Apparently, no one has told Dean that McCain is already a candidate.
Among these relatively minor assaults, Steinem's rebuke is especially bewildering. Not even the Clinton campaign could figure it out; in fact, the camp was forced to acknowledge McCain's distinguished military record:
"Senator Clinton has repeatedly praised Senator McCain's courage and service to our country," Clinton spokesman Howard Wolfson wrote. "These comments certainly do not represent her thinking in any way.
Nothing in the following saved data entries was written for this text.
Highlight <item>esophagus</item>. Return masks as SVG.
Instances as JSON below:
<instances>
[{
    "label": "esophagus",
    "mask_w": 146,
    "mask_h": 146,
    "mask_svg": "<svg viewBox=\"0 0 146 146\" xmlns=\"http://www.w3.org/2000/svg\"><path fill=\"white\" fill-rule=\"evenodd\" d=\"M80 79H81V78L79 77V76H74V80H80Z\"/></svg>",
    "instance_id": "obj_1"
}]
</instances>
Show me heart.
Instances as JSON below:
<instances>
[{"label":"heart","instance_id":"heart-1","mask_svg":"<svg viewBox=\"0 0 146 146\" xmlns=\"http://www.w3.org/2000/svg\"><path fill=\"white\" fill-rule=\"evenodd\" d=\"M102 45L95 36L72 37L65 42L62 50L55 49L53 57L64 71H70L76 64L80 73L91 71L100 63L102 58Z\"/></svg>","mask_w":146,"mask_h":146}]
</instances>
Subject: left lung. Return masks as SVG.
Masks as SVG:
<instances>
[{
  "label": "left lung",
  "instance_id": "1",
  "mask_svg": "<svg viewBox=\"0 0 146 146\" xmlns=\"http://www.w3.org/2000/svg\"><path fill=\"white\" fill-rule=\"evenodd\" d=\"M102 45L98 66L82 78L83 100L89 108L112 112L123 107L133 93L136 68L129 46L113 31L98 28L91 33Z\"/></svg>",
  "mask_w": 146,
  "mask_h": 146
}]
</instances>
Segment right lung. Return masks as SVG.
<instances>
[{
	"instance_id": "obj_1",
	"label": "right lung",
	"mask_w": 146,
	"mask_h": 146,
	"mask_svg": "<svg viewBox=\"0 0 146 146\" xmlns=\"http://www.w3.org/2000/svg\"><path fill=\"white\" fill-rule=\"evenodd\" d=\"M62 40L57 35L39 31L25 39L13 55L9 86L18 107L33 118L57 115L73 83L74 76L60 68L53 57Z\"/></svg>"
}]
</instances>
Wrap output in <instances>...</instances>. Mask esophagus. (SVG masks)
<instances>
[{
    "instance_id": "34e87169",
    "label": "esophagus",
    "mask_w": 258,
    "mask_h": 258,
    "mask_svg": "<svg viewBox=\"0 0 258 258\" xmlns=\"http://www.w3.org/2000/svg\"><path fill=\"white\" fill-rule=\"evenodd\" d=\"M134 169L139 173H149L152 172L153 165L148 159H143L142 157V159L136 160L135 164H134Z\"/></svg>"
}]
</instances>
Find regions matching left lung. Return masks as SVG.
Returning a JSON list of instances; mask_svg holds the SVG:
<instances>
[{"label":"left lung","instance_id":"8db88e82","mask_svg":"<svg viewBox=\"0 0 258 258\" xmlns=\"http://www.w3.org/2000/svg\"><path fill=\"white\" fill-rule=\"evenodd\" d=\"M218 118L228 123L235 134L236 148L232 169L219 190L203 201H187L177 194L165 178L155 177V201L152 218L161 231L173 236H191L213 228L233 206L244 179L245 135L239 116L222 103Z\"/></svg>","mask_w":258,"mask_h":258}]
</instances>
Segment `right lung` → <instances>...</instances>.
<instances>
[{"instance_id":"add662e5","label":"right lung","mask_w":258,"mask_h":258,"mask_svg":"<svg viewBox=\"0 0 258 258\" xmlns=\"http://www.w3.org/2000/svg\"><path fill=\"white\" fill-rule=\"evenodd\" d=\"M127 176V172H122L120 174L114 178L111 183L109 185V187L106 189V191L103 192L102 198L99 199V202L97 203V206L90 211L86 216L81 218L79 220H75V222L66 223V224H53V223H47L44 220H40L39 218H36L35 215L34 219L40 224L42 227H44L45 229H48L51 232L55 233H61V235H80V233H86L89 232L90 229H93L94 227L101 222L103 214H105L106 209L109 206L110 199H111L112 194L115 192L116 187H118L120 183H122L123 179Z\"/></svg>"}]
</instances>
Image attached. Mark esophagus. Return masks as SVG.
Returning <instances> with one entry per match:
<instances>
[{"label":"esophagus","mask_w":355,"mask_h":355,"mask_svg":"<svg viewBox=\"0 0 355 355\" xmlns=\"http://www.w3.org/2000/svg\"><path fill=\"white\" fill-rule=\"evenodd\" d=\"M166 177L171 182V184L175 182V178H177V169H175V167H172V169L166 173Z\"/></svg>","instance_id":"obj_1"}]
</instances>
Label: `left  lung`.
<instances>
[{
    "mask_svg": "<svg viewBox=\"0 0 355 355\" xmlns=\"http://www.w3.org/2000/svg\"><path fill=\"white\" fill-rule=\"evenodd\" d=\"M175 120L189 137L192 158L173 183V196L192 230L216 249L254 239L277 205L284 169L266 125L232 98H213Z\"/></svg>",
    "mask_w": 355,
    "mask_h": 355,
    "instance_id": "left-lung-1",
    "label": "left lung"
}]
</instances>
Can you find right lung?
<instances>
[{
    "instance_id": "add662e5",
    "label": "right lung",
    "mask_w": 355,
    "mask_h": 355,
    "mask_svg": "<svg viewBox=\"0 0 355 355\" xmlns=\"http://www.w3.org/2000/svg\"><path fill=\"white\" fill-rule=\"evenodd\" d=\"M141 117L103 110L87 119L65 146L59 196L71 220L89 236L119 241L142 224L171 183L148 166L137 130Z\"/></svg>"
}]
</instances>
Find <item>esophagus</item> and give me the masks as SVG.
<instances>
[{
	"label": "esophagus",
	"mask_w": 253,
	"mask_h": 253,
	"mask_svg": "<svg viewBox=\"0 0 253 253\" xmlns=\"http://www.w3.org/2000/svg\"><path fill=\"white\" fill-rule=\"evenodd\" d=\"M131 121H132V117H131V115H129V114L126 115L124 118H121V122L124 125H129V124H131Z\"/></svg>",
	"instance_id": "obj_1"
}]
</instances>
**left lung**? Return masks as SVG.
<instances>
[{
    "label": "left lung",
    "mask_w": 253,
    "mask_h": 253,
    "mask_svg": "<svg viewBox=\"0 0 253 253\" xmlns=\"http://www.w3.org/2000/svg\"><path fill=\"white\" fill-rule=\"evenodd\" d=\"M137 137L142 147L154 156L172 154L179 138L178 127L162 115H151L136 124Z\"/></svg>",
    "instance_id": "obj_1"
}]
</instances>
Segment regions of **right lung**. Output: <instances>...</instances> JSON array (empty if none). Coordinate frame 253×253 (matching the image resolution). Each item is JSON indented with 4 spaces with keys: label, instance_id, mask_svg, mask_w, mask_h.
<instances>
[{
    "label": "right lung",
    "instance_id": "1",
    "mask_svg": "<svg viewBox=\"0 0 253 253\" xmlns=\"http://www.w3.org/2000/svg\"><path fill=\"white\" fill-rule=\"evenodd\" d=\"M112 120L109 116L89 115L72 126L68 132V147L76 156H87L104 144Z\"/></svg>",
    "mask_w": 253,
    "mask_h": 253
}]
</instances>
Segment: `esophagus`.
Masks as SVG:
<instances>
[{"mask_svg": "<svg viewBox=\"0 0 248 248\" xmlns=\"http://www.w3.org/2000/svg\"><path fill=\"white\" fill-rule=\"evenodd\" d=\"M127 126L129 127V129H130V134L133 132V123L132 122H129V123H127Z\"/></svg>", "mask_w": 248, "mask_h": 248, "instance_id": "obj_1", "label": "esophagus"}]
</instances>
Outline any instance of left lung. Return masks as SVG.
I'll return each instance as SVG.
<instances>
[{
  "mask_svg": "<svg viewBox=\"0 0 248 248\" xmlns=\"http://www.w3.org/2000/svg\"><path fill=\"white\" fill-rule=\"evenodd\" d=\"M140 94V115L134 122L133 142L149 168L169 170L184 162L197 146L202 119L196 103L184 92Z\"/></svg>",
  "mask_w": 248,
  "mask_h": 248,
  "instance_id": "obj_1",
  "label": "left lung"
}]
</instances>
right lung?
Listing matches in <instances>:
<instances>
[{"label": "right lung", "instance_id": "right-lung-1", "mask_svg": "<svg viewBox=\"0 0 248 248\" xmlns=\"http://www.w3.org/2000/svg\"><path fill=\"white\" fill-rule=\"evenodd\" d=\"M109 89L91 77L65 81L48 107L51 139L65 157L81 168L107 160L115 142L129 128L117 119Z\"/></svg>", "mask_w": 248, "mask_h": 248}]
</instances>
Senator Clinton intends to have a respectful debate with Senator McCain on the issues."
McCain suffered a similar embarrassment last week, so you can't fault Clinton for what comes out of her supporters' mouths. When it happened to McCain, though, he didn't just distance himself from the questionable comments made on his behalf, he took responsibility for them.
That's something the Democrats have consistently shown they're unwilling to do.
Gloria Steinem, a Hillary Clinton supporter, was speaking on her behalf in Texas in a Women for Hillary event. Unfortunately for Hillary, any help that she might have had by having the feminist icon speak for her was lost when Steinem decided to do a riff on McCain's experience as a POW.
Referring to his time in captivity, Steinem said with bewilderment, “I mean, hello? This is supposed to be a qualification to be president? I don’t think so.”
The Clinton campaign immediately disavowed Steinem's words and said they have the utmost respect for John McCain's military status. Just what they wanted to have to spend the two days before the primary vote in Texas of all places talking about.
Steinem's crack raises the counter question: how does being married to a former president serve as a qualification for being president? Steinem goes on to say that the media wouldn't be as sympathetic to a woman who was captured and tortured.
Steinem raised McCain’s Vietnam imprisonment as she sought to highlight an alleged gender-based media bias against Clinton.
“Suppose John McCain had been Joan McCain and Joan McCain had got captured, shot down and been a POW for eight years. [The media would ask], ‘What did you do wrong to get captured? What terrible things did you do while you were there as a captive for eight years?’” Steinem said, to laughter from the audience.
Well, turn it around. If a man were running on the basis of his experience as being married to a two-term former president, would the media be as likely to assume that being First Husband would be a qualification for being president?
And if that First Husband's wife had publicly humiliated him by cheating with an intern, would he get the same sympathy vote that would have propelled him into the Senate in the first place?
But Steinem has an answer for that, too.
And she claimed that if Clinton’s experience as First Lady were taken seriously in relation to her White House bid, people might “finally admit that, say, being a secretary is the best way to learn your boss’s job and take it over.”
So, what is she saying there? That being a wife is like being a secretary? And would anyone really buy her characterization of a secretary's qualifications to take over the job from her boss? Maybe that works well in movie plots, but I somehow doubt that anyone thinks that way in real life.